◆ WHAT IS ASKED ◆
Edit the data from the line containing "this 800×607 image." down to the line containing "cracked headlight [36, 90, 85, 111]". Replace "detector" with "scanner" and leave everything else unchanged.
***** TASK MATERIAL
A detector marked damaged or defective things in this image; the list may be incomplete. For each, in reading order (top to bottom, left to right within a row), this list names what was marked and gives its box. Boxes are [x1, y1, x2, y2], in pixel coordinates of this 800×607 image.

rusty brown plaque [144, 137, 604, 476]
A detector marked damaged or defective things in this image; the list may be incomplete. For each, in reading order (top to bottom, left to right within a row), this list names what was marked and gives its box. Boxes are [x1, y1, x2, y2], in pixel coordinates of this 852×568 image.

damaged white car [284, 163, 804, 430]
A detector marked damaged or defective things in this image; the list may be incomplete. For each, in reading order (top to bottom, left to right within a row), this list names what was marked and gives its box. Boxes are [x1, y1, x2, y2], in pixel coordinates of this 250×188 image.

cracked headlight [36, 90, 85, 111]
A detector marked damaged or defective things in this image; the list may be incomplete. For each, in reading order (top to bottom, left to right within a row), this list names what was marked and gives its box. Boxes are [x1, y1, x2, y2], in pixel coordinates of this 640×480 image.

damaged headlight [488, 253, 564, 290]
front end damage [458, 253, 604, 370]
**********
***** TASK MATERIAL
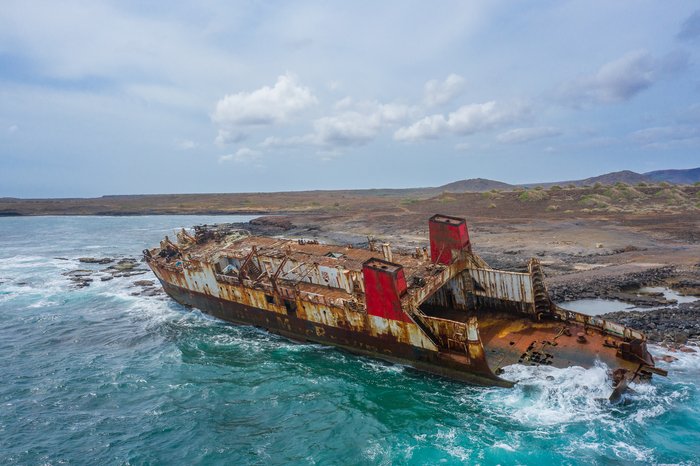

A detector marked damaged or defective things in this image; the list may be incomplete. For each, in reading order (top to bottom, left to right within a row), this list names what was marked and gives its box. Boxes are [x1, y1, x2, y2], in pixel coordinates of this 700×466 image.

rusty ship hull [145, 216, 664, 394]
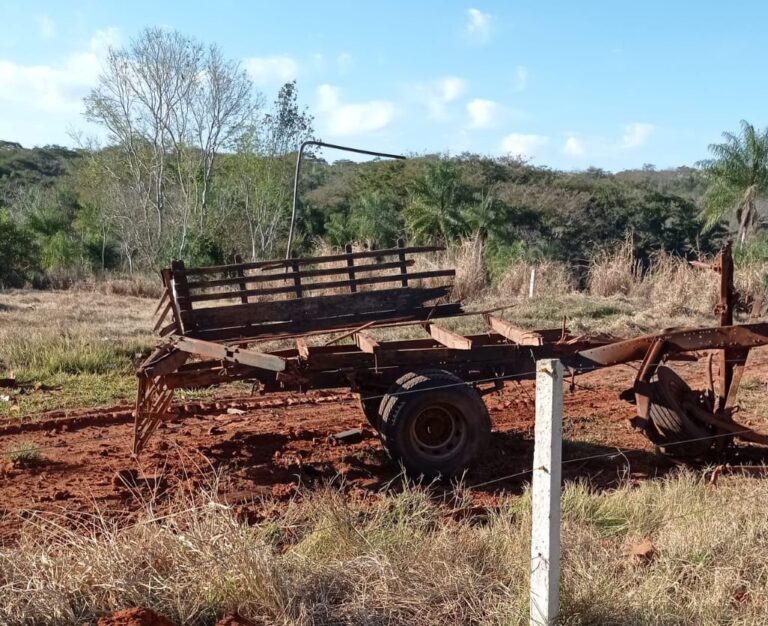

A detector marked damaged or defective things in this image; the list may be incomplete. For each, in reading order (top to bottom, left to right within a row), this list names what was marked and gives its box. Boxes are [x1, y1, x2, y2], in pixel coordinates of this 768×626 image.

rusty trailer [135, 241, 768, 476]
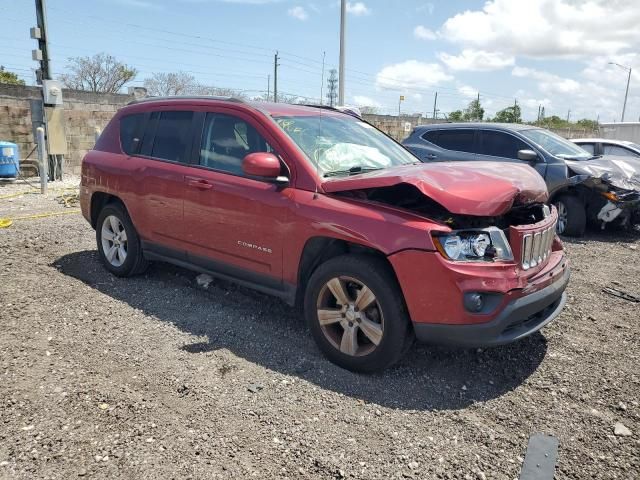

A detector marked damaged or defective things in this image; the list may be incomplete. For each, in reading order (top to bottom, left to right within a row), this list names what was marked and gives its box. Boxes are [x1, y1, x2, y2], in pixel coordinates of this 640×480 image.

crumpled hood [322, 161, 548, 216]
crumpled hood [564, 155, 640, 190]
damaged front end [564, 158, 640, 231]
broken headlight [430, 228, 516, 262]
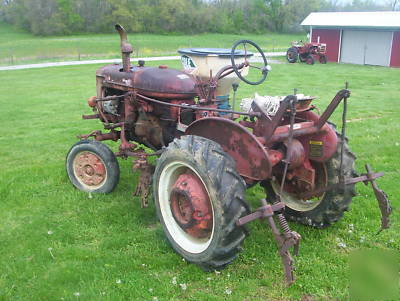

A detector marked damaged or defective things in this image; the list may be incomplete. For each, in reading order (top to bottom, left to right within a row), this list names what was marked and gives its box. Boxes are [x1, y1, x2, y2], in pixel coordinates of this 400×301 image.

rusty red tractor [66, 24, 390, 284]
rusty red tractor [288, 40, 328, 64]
**********
◆ ANSWER FOR THIS EXERCISE ◆
A scanner marked damaged or defective things in this image; the list may be incomplete. For each, in reading order (top to bottom, left to right within a row), this list names what was marked and gives its box. Boxes are [x1, y1, x2, y2], in pixel coordinates of this 800×607 image.

rusty brown plaque [144, 137, 604, 476]
A scanner marked damaged or defective things in this image; the list may be incomplete. For each, in reading order (top to bottom, left to right within a row), this list names what was marked and gives its box. Boxes are [x1, y1, x2, y2], in pixel coordinates of this 852×568 image.

damaged white car [284, 163, 804, 430]
A scanner marked damaged or defective things in this image; the list may be incomplete. For each, in reading order (top to bottom, left to right within a row), this list names what was marked and gives its box. Boxes are [x1, y1, x2, y2], in pixel coordinates of this 250×188 image.

cracked headlight [36, 90, 85, 111]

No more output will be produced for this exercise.